Quant au gouvernement, il se contente de gesticuler, multipliant les annonces sans lendemain et les réunions d’urgence qui ne changent rien. Entre la baisse des moyens alloués à la justice et l’absence de réformes structurelles, les choix politiques du pouvoir en place apparaissent comme une suite de contradictions. Comment expliquer, par exemple, que les crédits dédiés à la protection de l’enfance soient réduits, alors que les signalements de maltraitance explosent ? Comment justifier l’inaction face à des criminels notoires, dont les antécédents judiciaires devraient suffire à les écarter de la société ?
Les réponses à ces questions sont complexes, mais une chose est sûre : la France paie aujourd’hui le prix de décennies de négligence et de réformes à moitié menées. Dans ce contexte, les discours creux et les promesses creuses ne suffiront plus. Les Français attendent des actes, pas des postures. Et si les partis politiques, dans leur ensemble, continuent de privilégier leurs stratégies électorales au détriment de l’intérêt général, c’est toute la démocratie qui en pâtira.
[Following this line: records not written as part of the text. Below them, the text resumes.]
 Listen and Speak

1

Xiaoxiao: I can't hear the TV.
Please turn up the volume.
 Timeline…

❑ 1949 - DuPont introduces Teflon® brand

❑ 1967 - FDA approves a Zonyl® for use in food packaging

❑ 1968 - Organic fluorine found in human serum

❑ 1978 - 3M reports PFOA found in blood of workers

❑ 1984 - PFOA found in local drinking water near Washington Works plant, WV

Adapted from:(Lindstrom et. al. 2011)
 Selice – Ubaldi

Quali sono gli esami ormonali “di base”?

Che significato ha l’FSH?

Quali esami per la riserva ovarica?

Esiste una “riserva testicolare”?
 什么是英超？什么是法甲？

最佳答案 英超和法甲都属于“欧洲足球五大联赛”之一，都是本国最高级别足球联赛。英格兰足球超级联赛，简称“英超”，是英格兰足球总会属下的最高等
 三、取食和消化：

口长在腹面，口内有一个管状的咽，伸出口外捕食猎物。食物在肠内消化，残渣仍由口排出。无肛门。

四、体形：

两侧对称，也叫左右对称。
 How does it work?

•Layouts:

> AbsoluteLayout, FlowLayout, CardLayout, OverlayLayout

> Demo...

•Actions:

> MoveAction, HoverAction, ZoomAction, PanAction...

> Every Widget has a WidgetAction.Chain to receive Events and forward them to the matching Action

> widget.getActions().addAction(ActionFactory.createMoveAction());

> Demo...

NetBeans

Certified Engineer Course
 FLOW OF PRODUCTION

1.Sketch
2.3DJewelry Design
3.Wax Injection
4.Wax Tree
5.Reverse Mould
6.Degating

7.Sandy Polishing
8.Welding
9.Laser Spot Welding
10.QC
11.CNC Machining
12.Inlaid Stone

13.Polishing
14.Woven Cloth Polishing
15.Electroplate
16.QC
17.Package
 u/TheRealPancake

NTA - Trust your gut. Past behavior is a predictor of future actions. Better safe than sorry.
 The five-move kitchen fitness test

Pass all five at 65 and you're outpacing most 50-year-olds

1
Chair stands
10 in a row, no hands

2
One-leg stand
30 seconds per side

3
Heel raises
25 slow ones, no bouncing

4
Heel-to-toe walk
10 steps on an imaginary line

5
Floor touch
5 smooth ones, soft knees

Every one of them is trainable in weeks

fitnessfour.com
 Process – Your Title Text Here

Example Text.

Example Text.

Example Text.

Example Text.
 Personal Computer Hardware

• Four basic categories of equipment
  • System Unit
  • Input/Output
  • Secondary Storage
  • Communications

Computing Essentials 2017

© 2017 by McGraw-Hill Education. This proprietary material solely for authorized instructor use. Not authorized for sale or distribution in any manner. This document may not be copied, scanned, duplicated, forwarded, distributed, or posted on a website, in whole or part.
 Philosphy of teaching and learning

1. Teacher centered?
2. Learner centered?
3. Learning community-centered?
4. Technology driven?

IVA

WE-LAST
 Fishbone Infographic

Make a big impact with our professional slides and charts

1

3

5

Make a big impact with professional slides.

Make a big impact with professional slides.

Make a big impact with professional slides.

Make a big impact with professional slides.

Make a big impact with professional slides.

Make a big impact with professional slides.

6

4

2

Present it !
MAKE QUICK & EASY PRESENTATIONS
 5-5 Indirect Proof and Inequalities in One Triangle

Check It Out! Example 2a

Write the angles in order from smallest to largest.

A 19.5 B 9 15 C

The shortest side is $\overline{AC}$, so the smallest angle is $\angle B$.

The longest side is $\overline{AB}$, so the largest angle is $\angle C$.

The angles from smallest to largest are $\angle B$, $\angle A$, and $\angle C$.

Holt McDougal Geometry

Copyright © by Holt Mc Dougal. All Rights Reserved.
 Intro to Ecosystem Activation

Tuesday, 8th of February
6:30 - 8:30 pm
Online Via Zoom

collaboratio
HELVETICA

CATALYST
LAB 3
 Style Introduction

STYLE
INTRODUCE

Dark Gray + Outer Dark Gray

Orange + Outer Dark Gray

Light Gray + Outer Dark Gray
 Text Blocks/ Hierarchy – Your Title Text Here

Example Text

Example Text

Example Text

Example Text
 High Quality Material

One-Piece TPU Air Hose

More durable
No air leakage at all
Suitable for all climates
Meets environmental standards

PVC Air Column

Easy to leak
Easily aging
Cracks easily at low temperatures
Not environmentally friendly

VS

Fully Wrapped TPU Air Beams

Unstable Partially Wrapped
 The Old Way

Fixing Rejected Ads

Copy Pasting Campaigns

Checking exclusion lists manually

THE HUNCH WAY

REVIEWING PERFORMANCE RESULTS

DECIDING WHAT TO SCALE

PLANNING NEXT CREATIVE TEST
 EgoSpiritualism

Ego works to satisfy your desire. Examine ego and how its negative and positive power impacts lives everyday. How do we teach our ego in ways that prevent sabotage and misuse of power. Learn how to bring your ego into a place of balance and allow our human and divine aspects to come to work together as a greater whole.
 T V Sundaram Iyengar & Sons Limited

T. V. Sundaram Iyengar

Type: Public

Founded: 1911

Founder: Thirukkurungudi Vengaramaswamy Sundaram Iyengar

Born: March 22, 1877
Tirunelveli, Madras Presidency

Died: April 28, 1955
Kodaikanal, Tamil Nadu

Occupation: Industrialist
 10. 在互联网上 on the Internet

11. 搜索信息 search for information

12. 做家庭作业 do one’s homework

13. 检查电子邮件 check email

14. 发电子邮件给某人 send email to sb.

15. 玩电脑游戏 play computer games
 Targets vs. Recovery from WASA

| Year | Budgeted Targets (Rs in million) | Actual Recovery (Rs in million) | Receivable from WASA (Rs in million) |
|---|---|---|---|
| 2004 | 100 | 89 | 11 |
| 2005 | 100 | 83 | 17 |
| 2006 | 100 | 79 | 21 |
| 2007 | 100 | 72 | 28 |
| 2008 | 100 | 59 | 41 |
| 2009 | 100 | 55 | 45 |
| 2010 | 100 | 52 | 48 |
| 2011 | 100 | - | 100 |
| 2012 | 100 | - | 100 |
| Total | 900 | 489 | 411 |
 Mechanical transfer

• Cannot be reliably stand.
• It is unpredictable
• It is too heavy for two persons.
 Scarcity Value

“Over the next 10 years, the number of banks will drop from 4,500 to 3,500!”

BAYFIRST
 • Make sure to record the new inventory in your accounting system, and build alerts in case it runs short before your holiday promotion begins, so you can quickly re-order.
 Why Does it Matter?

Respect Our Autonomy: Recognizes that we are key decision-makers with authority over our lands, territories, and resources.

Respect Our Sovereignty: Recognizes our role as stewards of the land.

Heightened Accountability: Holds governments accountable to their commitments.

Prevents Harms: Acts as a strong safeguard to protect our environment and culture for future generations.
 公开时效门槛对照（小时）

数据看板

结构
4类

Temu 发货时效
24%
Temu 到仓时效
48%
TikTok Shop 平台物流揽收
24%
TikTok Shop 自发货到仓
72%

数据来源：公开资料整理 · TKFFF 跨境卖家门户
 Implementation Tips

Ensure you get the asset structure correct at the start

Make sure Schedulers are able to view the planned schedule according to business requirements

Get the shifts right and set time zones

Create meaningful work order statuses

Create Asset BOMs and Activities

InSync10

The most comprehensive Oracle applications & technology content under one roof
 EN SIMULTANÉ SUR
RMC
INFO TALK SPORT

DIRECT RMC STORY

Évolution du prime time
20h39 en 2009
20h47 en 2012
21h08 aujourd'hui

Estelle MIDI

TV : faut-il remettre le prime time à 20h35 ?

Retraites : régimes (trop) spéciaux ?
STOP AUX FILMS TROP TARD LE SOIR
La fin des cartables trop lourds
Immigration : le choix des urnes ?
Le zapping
Car au-delà de l’affaire Lyhanna, c’est bien la question de la confiance dans les institutions qui est en jeu. Une confiance érodée par des années de dysfonctionnements, de scandales et de promesses non tenues. Une confiance que seul un sursaut politique, porté par des réformes ambitieuses et une volonté de transparence, pourrait restaurer. Mais pour cela, il faudrait que les responsables politiques, enfin, sortent de leur logique de court terme et daignent regarder la réalité en face.